A derrota em vitória
Não há dúvida de que o terceiro memorando, no qual os deputados do Syriza ajudaram a votar para que tivesse força legal, implica um conjunto de medidas reacionárias e socialmente injustas. Enquanto que o acordo de julho é melhor que aquele apresentado a Tsipras em junho (dado que diminuía o fardo na economia em 20 mil milhões de euros), não há dúvida de que o governo Syriza perdeu. Contudo, a pretensão de que o intervalo de Esquerda havia findado, que o Syriza “traiu”, se “vendeu” ou foi cooptado pela ortodoxia neoliberal é absurda. A questão mantém-se, não obstante: depois das eleições de setembro, estará ainda o governo do Syriza na Esquerda radical? Eu experiencio uma enorme dificuldade existencial ao votar em medidas contra as quais fiz campanha, por escrito e presencialmente. Apenas o tempo dirá se a chantagem levou o Syriza a rumar para a Direita, ou se só forçou o partido a uma retirada temporária. Permitam-me repetir: não temos uma definição de um manual a dizer o que significa “Esquerda radical” no séc. XXI e, consequentemente, do que é que se trata a “governamentalidade[17] de Esquerda”.
O Syriza precisa de experimentar, usando a imaginação popular e correndo riscos, de modo a desenvolver um programa predicado de autênticos valores de Esquerda. Mas isto não é suficiente. O governo deve tentar reformar um sector estadual disfuncional, ineficaz, ideologicamente hostil e frequentemente corrupto. Ao mesmo tempo, deve dar nova energia aos movimentos sociais que o levaram ao poder e criar facilidades para [despertar] a dinâmica social dormente. As pessoas votaram repetidamente no Syriza, mas o domínio eleitoral não implica a hegemonia política. Pelo contrário, o neoliberalismo minou comunidades e atomizou a sociedade. Planear um futuro socialista é um enigma que põe à prova as mentes mais brilhantes e os corações mais ardentes. E nós temos que lidar com isso aqui e agora.

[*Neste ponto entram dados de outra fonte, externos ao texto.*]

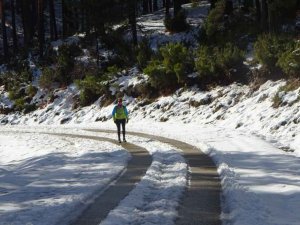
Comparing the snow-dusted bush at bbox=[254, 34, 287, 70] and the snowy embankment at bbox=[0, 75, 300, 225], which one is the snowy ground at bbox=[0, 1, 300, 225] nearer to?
the snowy embankment at bbox=[0, 75, 300, 225]

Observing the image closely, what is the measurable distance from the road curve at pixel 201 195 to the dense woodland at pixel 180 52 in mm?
9541

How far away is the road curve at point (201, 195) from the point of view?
7.07 m

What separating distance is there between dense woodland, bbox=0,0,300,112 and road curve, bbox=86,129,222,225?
31.3ft

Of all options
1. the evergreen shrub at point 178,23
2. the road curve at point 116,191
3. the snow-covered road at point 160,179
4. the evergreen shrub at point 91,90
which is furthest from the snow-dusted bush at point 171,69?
the road curve at point 116,191

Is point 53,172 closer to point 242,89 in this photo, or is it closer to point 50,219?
point 50,219

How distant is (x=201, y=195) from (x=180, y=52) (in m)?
18.4

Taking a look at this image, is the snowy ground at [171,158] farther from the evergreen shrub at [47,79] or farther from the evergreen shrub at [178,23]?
the evergreen shrub at [178,23]

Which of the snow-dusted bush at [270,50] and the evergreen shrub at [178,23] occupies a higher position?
the evergreen shrub at [178,23]

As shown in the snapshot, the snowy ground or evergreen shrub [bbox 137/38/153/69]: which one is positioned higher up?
evergreen shrub [bbox 137/38/153/69]

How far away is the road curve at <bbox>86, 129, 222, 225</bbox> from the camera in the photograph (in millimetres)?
7070

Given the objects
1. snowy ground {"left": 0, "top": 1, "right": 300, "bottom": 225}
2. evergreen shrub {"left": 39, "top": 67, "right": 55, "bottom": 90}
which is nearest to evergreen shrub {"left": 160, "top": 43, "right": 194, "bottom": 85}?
snowy ground {"left": 0, "top": 1, "right": 300, "bottom": 225}

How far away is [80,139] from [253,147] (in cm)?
834

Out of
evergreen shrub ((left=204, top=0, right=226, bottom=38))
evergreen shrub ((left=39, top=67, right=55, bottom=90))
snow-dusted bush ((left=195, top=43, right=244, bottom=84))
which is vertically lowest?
evergreen shrub ((left=39, top=67, right=55, bottom=90))

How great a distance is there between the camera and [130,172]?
36.0 ft
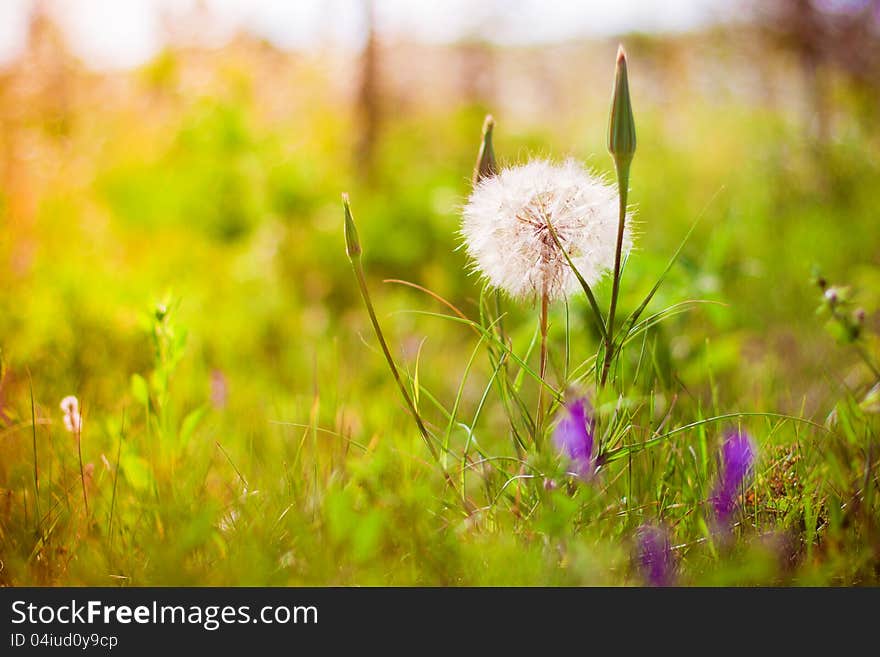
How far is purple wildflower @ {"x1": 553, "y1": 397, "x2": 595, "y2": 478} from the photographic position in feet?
3.70

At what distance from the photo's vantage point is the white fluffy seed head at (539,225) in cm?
116

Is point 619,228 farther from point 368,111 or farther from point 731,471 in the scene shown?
point 368,111

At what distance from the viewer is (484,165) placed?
117 cm

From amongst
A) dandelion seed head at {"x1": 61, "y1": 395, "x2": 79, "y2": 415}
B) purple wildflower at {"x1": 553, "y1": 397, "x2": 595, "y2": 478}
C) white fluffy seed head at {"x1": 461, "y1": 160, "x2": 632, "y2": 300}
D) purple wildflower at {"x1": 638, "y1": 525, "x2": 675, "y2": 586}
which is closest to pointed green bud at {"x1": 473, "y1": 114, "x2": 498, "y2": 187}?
white fluffy seed head at {"x1": 461, "y1": 160, "x2": 632, "y2": 300}

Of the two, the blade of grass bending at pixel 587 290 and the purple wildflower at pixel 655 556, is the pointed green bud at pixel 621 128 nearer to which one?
the blade of grass bending at pixel 587 290

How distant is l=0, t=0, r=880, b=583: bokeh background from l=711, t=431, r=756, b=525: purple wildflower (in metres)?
0.36

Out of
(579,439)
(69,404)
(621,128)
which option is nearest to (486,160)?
(621,128)

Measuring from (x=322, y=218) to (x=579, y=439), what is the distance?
110 inches

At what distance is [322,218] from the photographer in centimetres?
368

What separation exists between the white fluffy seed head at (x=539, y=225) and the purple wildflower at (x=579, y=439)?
20cm

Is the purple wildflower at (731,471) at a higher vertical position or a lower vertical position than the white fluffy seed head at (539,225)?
lower

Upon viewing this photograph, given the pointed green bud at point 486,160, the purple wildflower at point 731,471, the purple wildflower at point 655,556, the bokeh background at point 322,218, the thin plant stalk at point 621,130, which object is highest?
the bokeh background at point 322,218

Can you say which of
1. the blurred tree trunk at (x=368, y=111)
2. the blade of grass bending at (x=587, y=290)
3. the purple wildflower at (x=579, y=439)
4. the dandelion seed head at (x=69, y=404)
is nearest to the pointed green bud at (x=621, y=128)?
the blade of grass bending at (x=587, y=290)

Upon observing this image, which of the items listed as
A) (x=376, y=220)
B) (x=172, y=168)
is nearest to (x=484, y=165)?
(x=376, y=220)
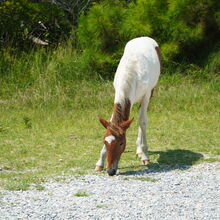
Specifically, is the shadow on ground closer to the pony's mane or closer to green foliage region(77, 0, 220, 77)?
the pony's mane

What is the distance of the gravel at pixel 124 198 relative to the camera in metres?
5.50

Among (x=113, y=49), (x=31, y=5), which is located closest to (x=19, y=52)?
(x=31, y=5)

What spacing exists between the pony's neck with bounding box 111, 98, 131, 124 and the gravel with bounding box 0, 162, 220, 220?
0.68 meters

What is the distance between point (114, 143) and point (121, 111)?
0.53 meters

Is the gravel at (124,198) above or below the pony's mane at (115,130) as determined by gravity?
below

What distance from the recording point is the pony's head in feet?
23.5

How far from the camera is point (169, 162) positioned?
26.7ft

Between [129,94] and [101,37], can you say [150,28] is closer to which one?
[101,37]

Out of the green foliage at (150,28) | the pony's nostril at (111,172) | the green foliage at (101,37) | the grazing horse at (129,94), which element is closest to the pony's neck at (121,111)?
the grazing horse at (129,94)

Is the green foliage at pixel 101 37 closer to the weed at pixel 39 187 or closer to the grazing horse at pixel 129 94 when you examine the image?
the grazing horse at pixel 129 94

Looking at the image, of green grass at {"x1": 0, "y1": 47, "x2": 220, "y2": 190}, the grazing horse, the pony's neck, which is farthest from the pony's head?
green grass at {"x1": 0, "y1": 47, "x2": 220, "y2": 190}

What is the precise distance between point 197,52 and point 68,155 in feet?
23.0

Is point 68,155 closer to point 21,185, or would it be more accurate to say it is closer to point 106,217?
point 21,185

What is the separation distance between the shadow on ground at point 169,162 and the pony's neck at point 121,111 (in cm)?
66
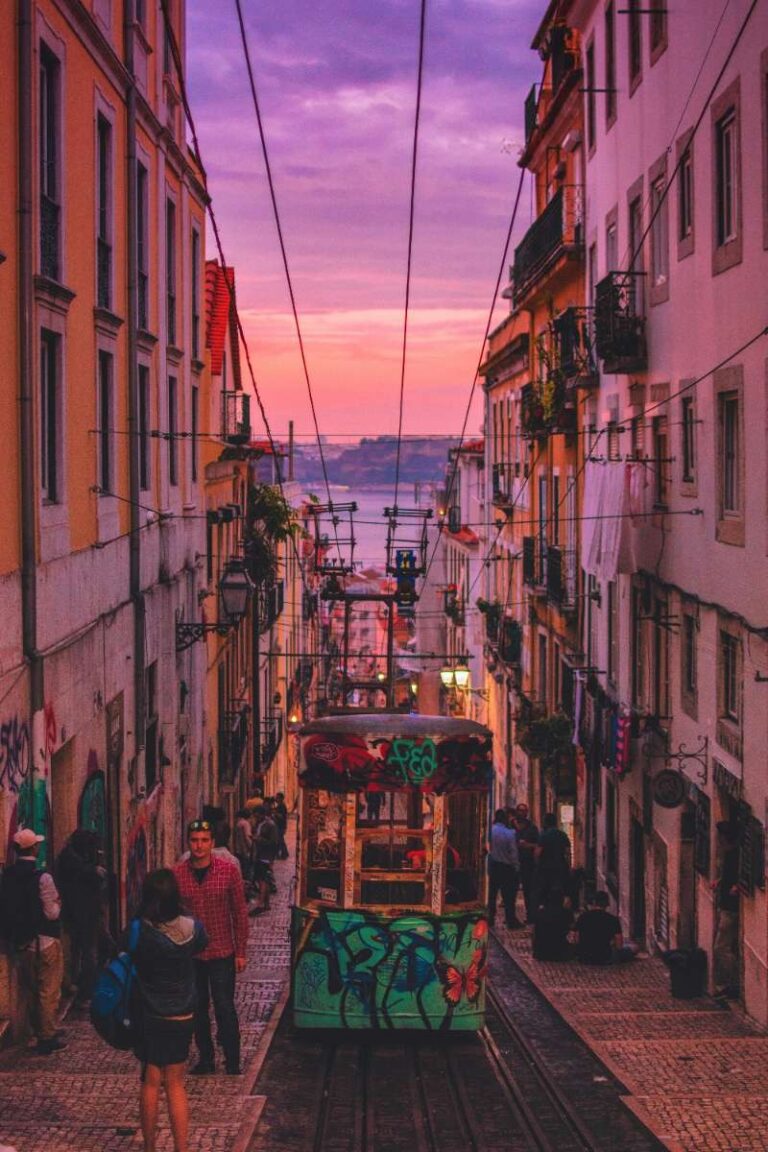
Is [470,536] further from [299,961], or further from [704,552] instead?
[299,961]

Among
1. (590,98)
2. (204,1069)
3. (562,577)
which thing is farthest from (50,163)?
(562,577)

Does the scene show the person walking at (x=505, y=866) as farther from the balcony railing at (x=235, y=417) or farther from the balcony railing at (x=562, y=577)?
the balcony railing at (x=235, y=417)

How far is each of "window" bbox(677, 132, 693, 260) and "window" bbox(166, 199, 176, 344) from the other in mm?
8135

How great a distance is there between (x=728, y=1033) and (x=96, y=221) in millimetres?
10780

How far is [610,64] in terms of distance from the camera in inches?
963

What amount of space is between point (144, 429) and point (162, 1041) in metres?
13.4

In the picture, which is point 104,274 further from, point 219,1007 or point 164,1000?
point 164,1000

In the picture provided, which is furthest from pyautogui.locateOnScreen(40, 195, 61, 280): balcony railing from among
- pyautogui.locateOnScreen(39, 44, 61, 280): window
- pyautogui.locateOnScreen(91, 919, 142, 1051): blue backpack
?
pyautogui.locateOnScreen(91, 919, 142, 1051): blue backpack

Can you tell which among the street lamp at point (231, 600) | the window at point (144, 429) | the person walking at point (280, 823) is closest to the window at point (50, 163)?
the window at point (144, 429)

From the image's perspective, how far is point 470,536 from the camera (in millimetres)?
51094

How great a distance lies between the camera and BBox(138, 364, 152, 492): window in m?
20.5

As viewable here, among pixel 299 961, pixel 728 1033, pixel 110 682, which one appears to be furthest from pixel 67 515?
pixel 728 1033

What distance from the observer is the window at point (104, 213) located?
17578 mm

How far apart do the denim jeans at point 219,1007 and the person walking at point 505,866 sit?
10.2 meters
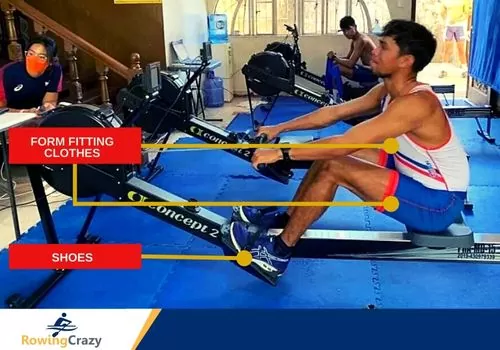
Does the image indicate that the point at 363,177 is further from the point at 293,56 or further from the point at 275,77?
the point at 293,56

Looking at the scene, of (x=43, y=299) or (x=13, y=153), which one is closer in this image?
(x=13, y=153)

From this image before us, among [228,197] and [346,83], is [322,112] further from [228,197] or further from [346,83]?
[346,83]

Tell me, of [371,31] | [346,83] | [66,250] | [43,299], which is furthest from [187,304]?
[371,31]

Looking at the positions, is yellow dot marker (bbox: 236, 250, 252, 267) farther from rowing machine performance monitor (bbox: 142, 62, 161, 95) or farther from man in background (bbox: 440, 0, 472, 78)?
man in background (bbox: 440, 0, 472, 78)

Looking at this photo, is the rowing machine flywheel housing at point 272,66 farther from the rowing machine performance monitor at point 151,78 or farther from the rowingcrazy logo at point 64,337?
the rowingcrazy logo at point 64,337

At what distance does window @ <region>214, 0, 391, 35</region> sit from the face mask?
6.39 meters

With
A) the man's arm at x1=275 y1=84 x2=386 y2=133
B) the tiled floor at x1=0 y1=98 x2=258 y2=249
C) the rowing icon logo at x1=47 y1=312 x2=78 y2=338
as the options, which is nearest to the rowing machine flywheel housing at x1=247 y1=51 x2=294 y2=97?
the tiled floor at x1=0 y1=98 x2=258 y2=249

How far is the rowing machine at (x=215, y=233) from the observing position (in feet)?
9.37

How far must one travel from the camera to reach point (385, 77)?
3.00 m

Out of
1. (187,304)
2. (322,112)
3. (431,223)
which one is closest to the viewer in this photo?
(431,223)

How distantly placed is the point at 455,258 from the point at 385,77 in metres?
0.98

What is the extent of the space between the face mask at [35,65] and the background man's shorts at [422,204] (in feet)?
9.67

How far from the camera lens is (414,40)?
113 inches

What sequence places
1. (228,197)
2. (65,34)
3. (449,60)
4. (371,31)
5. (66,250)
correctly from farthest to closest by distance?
(449,60) → (371,31) → (65,34) → (228,197) → (66,250)
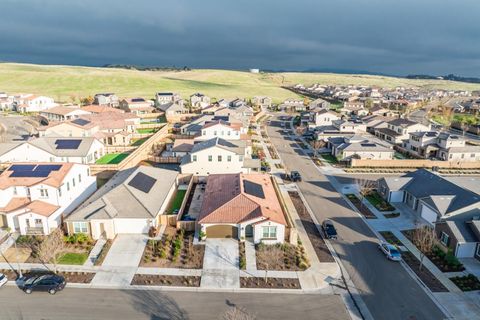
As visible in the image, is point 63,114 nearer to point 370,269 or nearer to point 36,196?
point 36,196

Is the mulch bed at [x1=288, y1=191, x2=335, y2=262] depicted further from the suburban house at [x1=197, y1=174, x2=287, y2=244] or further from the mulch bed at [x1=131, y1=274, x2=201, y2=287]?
the mulch bed at [x1=131, y1=274, x2=201, y2=287]

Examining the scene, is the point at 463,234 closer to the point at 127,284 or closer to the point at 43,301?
the point at 127,284

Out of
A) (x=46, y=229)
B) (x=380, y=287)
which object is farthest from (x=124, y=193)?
(x=380, y=287)

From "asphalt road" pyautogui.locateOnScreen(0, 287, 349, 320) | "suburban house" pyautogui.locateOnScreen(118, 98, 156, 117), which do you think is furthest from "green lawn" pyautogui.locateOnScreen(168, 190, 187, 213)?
"suburban house" pyautogui.locateOnScreen(118, 98, 156, 117)

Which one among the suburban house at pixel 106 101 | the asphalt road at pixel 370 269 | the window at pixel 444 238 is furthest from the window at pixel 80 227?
the suburban house at pixel 106 101

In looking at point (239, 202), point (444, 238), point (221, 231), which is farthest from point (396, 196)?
point (221, 231)

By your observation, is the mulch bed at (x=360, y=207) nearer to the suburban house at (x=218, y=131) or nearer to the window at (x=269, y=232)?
the window at (x=269, y=232)
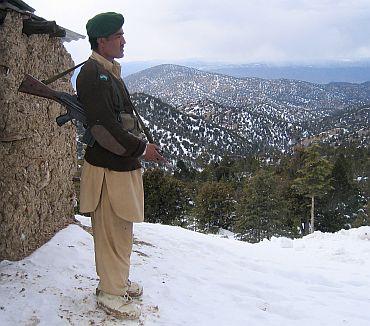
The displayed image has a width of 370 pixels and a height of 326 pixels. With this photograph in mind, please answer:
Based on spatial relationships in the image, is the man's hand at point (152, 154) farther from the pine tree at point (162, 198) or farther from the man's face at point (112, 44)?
the pine tree at point (162, 198)

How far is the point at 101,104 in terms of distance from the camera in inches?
123

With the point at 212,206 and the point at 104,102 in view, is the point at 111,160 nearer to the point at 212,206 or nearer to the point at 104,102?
the point at 104,102

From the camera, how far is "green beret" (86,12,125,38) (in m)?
3.25

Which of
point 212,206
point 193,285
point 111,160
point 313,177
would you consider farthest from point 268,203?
point 111,160

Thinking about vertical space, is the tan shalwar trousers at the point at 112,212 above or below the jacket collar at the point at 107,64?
below

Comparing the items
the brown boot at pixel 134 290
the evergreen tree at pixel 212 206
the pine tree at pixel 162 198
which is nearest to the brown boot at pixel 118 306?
the brown boot at pixel 134 290

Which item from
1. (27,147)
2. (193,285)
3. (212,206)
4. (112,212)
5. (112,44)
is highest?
(112,44)

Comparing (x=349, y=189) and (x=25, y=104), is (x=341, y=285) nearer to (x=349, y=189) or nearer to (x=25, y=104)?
(x=25, y=104)

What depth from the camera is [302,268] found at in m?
7.27

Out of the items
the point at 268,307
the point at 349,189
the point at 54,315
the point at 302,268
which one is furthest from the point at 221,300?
the point at 349,189

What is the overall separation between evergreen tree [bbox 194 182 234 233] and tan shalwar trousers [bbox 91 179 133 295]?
123ft

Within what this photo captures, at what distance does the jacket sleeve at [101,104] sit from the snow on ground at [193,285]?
1713 millimetres

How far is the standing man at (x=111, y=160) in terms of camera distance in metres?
3.19

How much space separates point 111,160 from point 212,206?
1530 inches
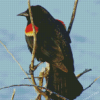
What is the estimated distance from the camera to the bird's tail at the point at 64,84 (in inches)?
107

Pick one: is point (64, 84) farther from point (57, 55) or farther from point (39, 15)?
point (39, 15)

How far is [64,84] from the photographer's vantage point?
2.79 m

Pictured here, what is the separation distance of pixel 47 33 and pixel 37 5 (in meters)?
0.70

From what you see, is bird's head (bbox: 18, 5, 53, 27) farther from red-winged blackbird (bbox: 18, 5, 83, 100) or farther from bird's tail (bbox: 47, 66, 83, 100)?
bird's tail (bbox: 47, 66, 83, 100)

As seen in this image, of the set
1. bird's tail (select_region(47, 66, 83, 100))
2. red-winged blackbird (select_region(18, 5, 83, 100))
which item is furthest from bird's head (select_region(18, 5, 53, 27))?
bird's tail (select_region(47, 66, 83, 100))

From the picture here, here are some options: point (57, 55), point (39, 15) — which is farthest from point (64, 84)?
point (39, 15)

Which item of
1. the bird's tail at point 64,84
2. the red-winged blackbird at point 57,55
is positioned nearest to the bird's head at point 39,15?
the red-winged blackbird at point 57,55

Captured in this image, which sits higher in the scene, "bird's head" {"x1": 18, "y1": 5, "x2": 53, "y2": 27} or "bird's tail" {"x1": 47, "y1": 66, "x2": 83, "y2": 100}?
"bird's head" {"x1": 18, "y1": 5, "x2": 53, "y2": 27}

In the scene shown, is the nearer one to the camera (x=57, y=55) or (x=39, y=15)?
(x=57, y=55)

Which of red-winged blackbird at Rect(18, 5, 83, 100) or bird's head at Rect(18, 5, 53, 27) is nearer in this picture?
red-winged blackbird at Rect(18, 5, 83, 100)

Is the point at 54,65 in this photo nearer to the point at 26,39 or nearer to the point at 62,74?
the point at 62,74

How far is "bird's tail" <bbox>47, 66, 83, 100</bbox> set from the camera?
2.72m

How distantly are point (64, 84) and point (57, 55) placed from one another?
410 mm

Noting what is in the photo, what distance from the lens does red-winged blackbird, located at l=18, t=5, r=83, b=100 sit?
2.74 m
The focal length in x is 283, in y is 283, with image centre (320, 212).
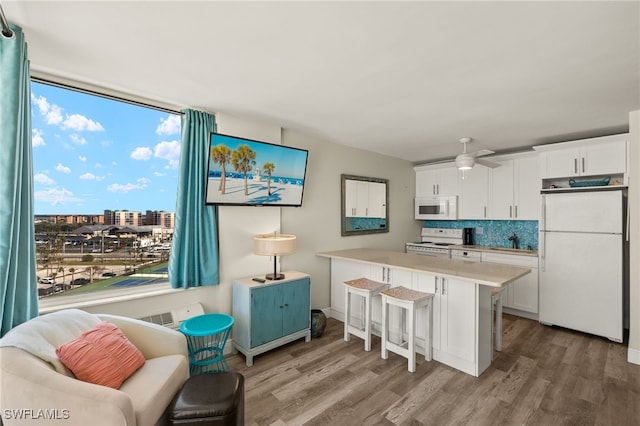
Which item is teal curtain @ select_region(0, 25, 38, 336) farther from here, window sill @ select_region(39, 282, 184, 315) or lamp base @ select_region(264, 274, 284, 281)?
lamp base @ select_region(264, 274, 284, 281)

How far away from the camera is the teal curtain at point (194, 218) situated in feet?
8.95

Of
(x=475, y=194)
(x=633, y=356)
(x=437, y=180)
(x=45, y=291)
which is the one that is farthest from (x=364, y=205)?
(x=45, y=291)

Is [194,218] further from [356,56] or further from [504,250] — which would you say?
[504,250]

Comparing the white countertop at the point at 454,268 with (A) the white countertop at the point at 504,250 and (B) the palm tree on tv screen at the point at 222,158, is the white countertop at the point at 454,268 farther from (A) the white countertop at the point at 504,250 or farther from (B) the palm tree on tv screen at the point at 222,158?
(B) the palm tree on tv screen at the point at 222,158

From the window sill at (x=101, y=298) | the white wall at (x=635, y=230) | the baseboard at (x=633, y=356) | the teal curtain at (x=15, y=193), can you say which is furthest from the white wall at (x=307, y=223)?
the baseboard at (x=633, y=356)

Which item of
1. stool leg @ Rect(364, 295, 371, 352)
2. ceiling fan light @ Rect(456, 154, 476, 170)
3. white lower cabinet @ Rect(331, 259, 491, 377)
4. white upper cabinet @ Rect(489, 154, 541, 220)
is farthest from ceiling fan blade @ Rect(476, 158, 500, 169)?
stool leg @ Rect(364, 295, 371, 352)

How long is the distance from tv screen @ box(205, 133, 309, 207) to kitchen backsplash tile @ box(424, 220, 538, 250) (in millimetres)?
3390

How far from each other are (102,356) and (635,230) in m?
4.54

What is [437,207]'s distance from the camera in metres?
5.24

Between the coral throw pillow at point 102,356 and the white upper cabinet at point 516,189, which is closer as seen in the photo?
the coral throw pillow at point 102,356

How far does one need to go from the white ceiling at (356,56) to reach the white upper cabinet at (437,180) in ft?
6.54

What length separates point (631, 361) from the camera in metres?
2.78

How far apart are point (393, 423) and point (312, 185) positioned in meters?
2.73

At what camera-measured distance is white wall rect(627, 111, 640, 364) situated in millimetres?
2738
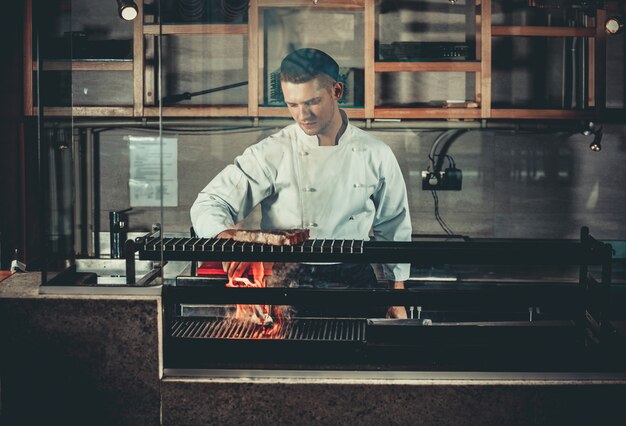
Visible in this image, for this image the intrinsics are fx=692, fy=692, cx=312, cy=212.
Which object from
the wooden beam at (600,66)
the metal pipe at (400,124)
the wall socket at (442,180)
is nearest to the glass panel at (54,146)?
the metal pipe at (400,124)

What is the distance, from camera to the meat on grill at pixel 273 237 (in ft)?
7.13

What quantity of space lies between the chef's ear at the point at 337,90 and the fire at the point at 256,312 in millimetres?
816

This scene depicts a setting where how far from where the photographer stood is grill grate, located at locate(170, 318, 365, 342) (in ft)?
7.54

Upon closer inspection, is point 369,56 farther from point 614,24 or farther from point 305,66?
point 614,24

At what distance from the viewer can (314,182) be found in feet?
8.71

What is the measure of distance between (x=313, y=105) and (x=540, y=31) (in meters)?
1.70

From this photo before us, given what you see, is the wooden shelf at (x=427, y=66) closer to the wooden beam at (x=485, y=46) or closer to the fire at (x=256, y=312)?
the wooden beam at (x=485, y=46)

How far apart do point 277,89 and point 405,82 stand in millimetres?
1341

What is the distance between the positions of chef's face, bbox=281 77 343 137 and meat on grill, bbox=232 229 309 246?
0.56 metres

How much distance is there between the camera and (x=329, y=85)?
2721 mm

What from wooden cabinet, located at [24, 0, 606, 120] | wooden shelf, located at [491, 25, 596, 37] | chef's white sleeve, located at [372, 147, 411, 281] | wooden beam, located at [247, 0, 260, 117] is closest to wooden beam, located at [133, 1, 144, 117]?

O Syriza precisa de tornar a derrota em vitória, como notou Athena Athanasiou.[18] Temos que assumir a derrota na batalha, mas preparar-nos para a longa guerra. Slavoj Žižek defendeu que “a verdadeira coragem não é imaginar uma alternativa, mas aceitar as consequências do facto de não haver uma alternativa claramente discernível: o sonho de uma alternativa é um sinal de cobardia teorética, funciona como um fetiche que nos impede de pensar até às últimas instâncias sobre o impasse que a nossa difícil situação impõe.”[19] Este é um primeiro passo necessário. Todavia, a contradição entre a ideologia do Syriza e o memorando neoliberal não conduz necessariamente a stasis[20] e rendição. As medidas que implementam o acordo são o reconhecimento material da derrota. Mas a contradição é a sala das máquinas da dialética política.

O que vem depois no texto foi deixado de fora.